Disclosures
IT WAS LIKE A bewildering dream. There were people…doctor…police…and others.
What had happened, they wanted to know. Why were we there?
“I was to meet her here,” I told them. “It was half past two. We thought she was late. We went into the house. We thought she would come….”
Someone took me home. My father came soon after. They must have sent for him.
I was lying on my bed and he was sitting beside me. The doctor had given me a sedative. He said I needed it.
So I lay there with my hazy thoughts, and I could think of nothing but Annabelinda…lying dead in that empty house.
Later there were questions. Two men had come to see me. My father explained. “They are from the police. You see, you were the who one found her…you and the house agent. The general opinion seems to be that it was some madman. Someone sheltering in the house perhaps, who did not want to be disturbed.”
“But other people must have looked at it. And how did she get in? The house agent had the key.”
“We don’t know yet,” said my father. “However, you’ll have to talk to the police. I don’t suppose they will be here long.”
“We are sorry to disturb you, Miss Greenham,” said one of them. “Just a few questions. Mrs. Merrivale was a great friend of yours, wasn’t she?”
“Oh, yes.

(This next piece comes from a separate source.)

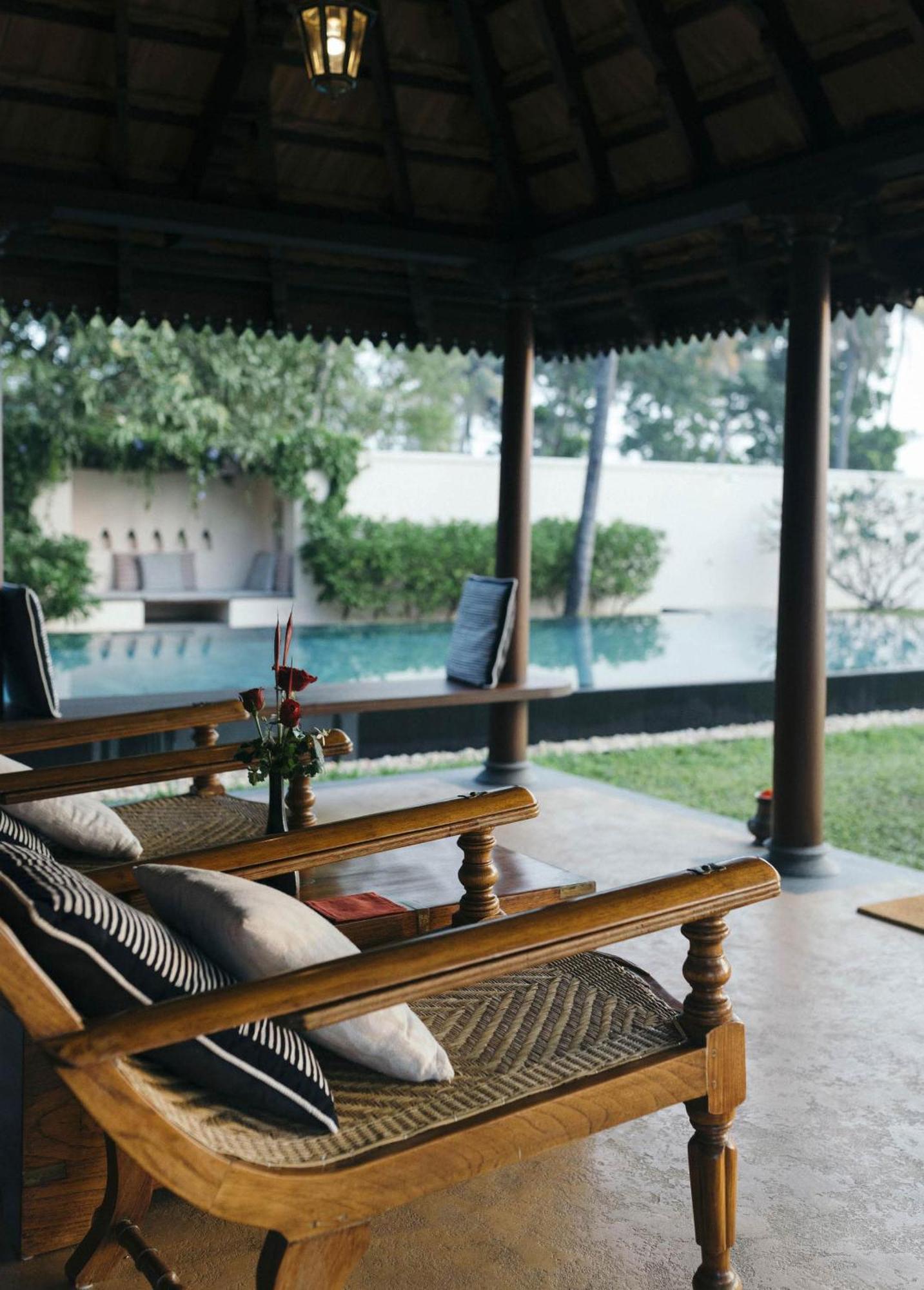 Lakeshore Villa Alappuzha Exterior photo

Our families have been close all our lives.”
“And you were going to look over the house with her?”
“Yes.”
“She did not arrive at the appointed time of two-thirty.”
“That is so. I cannot understand how she got into the house. The agent was to have let us in with the key.”
“He it was who took you in.”
“Yes. We thought we might as well go in. We left the door open so that when she came she would see we were there.”
“Do you know any reason why she should have arrived before the appointed time?”
“No. And I still can’t imagine how she got into the house.”
“She was let in by someone. Possibly the murderer.”
“You mean…the murderer was in the house?”
“It may have been a trap. As a matter of fact, there was a broken window which had not been noticed before. It could have been that someone was in the house waiting for her…someone who let her in and posed as the house agent. Did Mrs. Merrivale not say anything to you about the appointment’s having been changed to an earlier time?”
“No. If she had, I should have been there earlier.”
“Naturally. Well, I don’t think there is anything further at the moment, Miss Greenham.”
I was glad when they went.
My father came into the room. He was very disturbed.
“It is so mysterious,” he said. “Poor girl! What a dreadful end…and she so young.”
“She was happy. She thought she was going to have a baby.”
“How tragic!”
“And Marcus?”
“He’s having a bad time. He’s had a grueling by the police. Heaven knows what this will do to his career.”
“Do you mean they suspect him?”
“In cases like this, the husband is always the first suspect.”
“But they were so happy together.”
“That won’t stop suspicion. Oh, Lucinda, I wish you were not involved in this!”
I felt sick and bemused.
My father said that the doctor’s opinion was that, as I had had a terrible shock, I should rest for a while in my room.
How could I rest? I could only think of Annabelinda entering that house…that strange, eerie, empty house, as it had become in my imagination, and meeting her assassin.
I wished I had been with her. How was I to know that she was going to be early? Why had she? Why had she told me to meet her there at two-thirty? What had made her go early? She must have had some message. And why? Because someone was lying in wait for her…to kill her.
The answer to that question was not long delayed. Mrs. Kelloway, Annabelinda’s housekeeper, was able to supply vital information.
Someone had called at the house during the day Annabelinda had met her death. He had seemed in a great hurry and said he came from Messrs. Partington & Pike about the house in Beconsdale Square. He had waited at the door and asked if Mrs. Kelloway would take a message to Mrs. Merrivale.
Mrs. Kelloway had invited him in, an offer which he declined.
“Excuse me,” he had said very politely. “But I am pressed for time.” He spoke in a funny way, she said. “Not quite natural. It might have been from another part of the country,” but it was not familiar to her. He had insisted on waiting at the door until she took the message, which was could Mrs. Merrivale be at the house half an hour earlier, at two o’clock. He had a quick call to make and he was going straight there. He had got a little hung up with his appointments and he was afraid he would not be able to spend as much time with Mrs. Merrivale as he would have liked to if she could not meet him at the earlier time. He just wanted to know if she could oblige.